Reproduce the lines of the records verbatim, beginning with the line containing "Looking at this photo, does" and continuing through the end of the records.

** Items **
• • • •

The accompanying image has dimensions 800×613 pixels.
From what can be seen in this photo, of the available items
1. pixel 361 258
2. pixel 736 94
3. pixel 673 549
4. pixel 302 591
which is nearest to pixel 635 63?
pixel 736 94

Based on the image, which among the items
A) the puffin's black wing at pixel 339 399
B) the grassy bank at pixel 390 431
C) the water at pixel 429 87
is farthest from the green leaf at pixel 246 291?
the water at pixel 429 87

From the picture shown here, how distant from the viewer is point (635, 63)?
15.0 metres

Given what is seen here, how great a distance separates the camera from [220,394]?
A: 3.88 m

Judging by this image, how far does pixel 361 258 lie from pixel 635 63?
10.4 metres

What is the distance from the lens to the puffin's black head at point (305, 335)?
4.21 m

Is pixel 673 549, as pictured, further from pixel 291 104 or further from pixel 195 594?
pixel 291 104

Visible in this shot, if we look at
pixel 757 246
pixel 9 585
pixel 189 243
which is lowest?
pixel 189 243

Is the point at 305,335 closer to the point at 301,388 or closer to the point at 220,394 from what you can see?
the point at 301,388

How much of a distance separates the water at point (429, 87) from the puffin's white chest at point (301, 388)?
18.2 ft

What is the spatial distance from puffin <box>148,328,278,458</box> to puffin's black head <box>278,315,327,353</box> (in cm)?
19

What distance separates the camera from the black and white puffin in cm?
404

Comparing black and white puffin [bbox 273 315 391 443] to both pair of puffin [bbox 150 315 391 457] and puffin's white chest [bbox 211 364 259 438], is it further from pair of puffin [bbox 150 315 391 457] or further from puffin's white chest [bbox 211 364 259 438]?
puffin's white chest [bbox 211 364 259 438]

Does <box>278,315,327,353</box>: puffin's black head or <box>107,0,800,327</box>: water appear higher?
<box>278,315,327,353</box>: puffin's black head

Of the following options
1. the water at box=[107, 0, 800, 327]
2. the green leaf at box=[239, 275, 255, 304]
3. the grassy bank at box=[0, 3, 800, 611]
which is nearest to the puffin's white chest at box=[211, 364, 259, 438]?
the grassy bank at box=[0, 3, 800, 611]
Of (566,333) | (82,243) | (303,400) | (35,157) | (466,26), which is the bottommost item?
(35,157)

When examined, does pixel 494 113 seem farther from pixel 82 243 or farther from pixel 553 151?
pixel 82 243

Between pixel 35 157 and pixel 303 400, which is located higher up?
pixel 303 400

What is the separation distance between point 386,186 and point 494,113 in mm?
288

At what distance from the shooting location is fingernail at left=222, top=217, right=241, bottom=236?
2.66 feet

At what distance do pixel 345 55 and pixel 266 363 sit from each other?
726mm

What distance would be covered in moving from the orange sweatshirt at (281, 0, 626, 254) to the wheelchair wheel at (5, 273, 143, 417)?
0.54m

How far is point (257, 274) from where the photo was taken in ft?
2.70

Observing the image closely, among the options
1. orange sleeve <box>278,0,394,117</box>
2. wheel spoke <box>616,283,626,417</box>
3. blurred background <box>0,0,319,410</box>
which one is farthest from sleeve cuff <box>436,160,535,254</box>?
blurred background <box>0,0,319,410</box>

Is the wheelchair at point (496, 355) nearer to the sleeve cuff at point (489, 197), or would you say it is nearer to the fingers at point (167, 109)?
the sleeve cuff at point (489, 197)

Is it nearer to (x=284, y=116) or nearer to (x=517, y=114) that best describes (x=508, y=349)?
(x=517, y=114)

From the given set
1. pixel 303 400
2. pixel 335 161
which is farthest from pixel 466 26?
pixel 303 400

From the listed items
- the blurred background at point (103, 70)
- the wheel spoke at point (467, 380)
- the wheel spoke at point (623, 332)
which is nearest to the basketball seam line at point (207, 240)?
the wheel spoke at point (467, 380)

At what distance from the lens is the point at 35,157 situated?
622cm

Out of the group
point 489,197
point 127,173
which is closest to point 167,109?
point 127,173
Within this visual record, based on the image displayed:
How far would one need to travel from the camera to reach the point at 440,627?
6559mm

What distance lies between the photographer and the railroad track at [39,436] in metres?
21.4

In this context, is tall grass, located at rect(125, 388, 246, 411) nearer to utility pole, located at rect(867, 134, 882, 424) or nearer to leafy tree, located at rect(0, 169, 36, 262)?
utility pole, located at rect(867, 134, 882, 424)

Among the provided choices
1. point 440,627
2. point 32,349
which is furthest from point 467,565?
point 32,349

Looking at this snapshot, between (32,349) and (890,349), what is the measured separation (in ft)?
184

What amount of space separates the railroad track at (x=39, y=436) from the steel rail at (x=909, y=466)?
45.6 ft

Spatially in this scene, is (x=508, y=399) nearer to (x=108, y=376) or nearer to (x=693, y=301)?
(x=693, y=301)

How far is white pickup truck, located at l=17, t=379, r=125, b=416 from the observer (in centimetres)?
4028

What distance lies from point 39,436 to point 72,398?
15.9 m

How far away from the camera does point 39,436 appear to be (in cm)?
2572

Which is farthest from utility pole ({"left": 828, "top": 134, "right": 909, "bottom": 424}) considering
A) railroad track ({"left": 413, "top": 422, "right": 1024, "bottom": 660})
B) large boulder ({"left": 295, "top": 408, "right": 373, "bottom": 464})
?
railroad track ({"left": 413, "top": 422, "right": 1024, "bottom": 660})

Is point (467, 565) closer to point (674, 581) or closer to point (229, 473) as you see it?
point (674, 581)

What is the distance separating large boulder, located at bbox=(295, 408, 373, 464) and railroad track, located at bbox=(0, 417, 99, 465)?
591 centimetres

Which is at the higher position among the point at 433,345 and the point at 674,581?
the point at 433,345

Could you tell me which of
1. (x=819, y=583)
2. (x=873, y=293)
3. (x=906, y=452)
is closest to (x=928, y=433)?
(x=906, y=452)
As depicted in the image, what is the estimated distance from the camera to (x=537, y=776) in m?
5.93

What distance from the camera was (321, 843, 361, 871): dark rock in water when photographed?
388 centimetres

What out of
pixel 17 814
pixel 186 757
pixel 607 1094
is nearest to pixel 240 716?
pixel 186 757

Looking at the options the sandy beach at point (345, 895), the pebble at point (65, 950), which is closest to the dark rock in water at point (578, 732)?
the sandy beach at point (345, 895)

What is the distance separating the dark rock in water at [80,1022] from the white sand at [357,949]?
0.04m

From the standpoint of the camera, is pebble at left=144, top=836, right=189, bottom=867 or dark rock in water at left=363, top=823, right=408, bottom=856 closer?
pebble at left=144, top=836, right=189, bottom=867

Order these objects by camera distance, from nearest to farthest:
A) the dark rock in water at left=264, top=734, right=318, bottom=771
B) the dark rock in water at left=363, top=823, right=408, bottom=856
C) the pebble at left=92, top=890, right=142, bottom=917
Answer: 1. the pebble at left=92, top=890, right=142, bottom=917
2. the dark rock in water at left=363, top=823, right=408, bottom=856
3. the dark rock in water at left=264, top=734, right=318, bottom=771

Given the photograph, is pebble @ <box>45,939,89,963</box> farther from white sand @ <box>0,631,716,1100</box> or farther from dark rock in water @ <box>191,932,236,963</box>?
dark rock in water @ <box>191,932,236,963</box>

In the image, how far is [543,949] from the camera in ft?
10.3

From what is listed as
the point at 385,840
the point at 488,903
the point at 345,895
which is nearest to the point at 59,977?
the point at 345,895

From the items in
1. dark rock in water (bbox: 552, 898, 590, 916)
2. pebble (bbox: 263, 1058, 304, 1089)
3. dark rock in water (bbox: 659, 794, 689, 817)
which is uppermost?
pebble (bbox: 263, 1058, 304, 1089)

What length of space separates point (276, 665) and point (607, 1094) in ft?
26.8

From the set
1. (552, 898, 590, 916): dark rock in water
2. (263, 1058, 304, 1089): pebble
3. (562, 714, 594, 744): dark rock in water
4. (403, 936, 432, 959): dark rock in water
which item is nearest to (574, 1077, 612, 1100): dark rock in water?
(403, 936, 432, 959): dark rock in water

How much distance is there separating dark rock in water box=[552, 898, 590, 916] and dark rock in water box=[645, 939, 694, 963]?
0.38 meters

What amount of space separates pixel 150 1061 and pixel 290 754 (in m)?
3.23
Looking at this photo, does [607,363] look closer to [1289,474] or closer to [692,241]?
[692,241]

• • • •

** Exercise response **
Looking at this photo, does [607,363] look closer to [1289,474] or closer to [692,241]?
[692,241]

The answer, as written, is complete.